┌────────

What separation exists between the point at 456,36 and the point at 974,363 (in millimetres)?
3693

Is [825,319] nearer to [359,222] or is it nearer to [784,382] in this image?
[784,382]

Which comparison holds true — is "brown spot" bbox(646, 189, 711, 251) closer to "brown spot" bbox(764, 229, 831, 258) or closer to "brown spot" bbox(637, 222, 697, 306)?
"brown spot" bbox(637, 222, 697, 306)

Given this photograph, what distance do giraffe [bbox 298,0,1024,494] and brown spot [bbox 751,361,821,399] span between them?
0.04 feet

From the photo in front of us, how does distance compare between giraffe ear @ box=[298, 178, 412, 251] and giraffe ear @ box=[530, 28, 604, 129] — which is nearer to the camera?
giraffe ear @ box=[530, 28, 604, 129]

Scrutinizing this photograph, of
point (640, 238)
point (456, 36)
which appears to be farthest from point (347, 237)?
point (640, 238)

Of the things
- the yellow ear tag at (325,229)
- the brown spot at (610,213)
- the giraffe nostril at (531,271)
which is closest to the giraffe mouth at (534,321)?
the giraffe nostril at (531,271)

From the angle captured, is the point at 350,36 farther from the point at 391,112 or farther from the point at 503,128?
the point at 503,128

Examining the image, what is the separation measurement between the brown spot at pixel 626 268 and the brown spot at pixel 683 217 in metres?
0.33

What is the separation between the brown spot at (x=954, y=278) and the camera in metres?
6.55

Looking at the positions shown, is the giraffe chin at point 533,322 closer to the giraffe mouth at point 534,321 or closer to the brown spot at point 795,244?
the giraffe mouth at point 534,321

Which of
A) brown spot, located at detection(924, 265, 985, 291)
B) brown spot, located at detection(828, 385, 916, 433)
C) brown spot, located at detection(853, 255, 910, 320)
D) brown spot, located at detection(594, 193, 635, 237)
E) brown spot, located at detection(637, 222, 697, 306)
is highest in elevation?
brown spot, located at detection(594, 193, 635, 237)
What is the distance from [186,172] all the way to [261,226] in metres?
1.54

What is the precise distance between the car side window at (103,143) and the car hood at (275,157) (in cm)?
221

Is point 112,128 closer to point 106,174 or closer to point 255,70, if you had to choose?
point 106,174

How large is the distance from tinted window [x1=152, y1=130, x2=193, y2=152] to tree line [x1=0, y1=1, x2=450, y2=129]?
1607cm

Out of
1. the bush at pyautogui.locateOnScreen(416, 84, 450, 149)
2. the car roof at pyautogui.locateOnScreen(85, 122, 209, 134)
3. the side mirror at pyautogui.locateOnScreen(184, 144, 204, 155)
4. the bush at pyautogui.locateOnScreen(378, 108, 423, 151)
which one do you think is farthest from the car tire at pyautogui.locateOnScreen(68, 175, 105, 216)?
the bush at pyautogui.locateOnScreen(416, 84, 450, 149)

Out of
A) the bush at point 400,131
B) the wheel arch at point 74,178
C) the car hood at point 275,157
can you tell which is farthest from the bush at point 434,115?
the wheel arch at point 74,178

└────────

● GIVEN EXERCISE: Rewrite all of the records above, changing "separation" to "distance" wherever it occurs and leaving everything else as it is.

● SOLVED EXERCISE:
What distance exists between the point at 456,36 and the point at 974,363 (in millimetres)?
3693

Is [825,319] nearer to [359,222] or is it nearer to [784,382] in this image?
[784,382]

Which comparison holds true — is "brown spot" bbox(646, 189, 711, 251) closer to "brown spot" bbox(764, 229, 831, 258) or closer to "brown spot" bbox(637, 222, 697, 306)?
"brown spot" bbox(637, 222, 697, 306)

Given this photograph, what distance do giraffe [bbox 298,0,1024,494] and brown spot [bbox 751,361,821,399] span between them?
0.04 feet

From the photo in front of us, how does distance compare between giraffe ear @ box=[298, 178, 412, 251] and giraffe ear @ box=[530, 28, 604, 129] — which is nearer to the camera?
giraffe ear @ box=[530, 28, 604, 129]

Scrutinizing this photograph, of
point (640, 238)
point (456, 36)
which appears to be farthest from point (347, 237)?
point (640, 238)

Of the things
- the yellow ear tag at (325,229)
- the brown spot at (610,213)
- the giraffe nostril at (531,271)
which is closest to the giraffe mouth at (534,321)?
the giraffe nostril at (531,271)

From the angle captured, is the point at 350,36 farther from the point at 391,112 or farther from the point at 503,128?
the point at 503,128

Examining the image, what is the distance measurement between the brown spot at pixel 626 268 and the brown spot at pixel 683 217 in metres?
0.33

What is the distance between the brown spot at (x=954, y=278) and the camera in metres?
6.55

Looking at the positions shown, is the giraffe chin at point 533,322 closer to the giraffe mouth at point 534,321 or closer to the brown spot at point 795,244?
the giraffe mouth at point 534,321

Which of
A) brown spot, located at detection(924, 265, 985, 291)
B) brown spot, located at detection(828, 385, 916, 433)
C) brown spot, located at detection(853, 255, 910, 320)
D) brown spot, located at detection(594, 193, 635, 237)
E) brown spot, located at detection(637, 222, 697, 306)
is highest in elevation?
brown spot, located at detection(594, 193, 635, 237)
What is the distance from [186,172] all the way to [261,226] in metres?
1.54

What is the precise distance between the car side window at (103,143) and the car hood at (275,157) (in cm)?
221

Is point 112,128 closer to point 106,174 or closer to point 255,70, if you had to choose?
point 106,174

How large is the distance from tinted window [x1=152, y1=130, x2=193, y2=152] to tree line [x1=0, y1=1, x2=450, y2=129]?
1607cm

Out of
1. the bush at pyautogui.locateOnScreen(416, 84, 450, 149)
2. the car roof at pyautogui.locateOnScreen(85, 122, 209, 134)
3. the side mirror at pyautogui.locateOnScreen(184, 144, 204, 155)
4. the bush at pyautogui.locateOnScreen(378, 108, 423, 151)
which one do you think is farthest from the car tire at pyautogui.locateOnScreen(68, 175, 105, 216)?
the bush at pyautogui.locateOnScreen(416, 84, 450, 149)

Out of
A) the bush at point 400,131
B) the wheel arch at point 74,178
C) the car hood at point 275,157
can you tell which is farthest from the bush at point 434,115?
the wheel arch at point 74,178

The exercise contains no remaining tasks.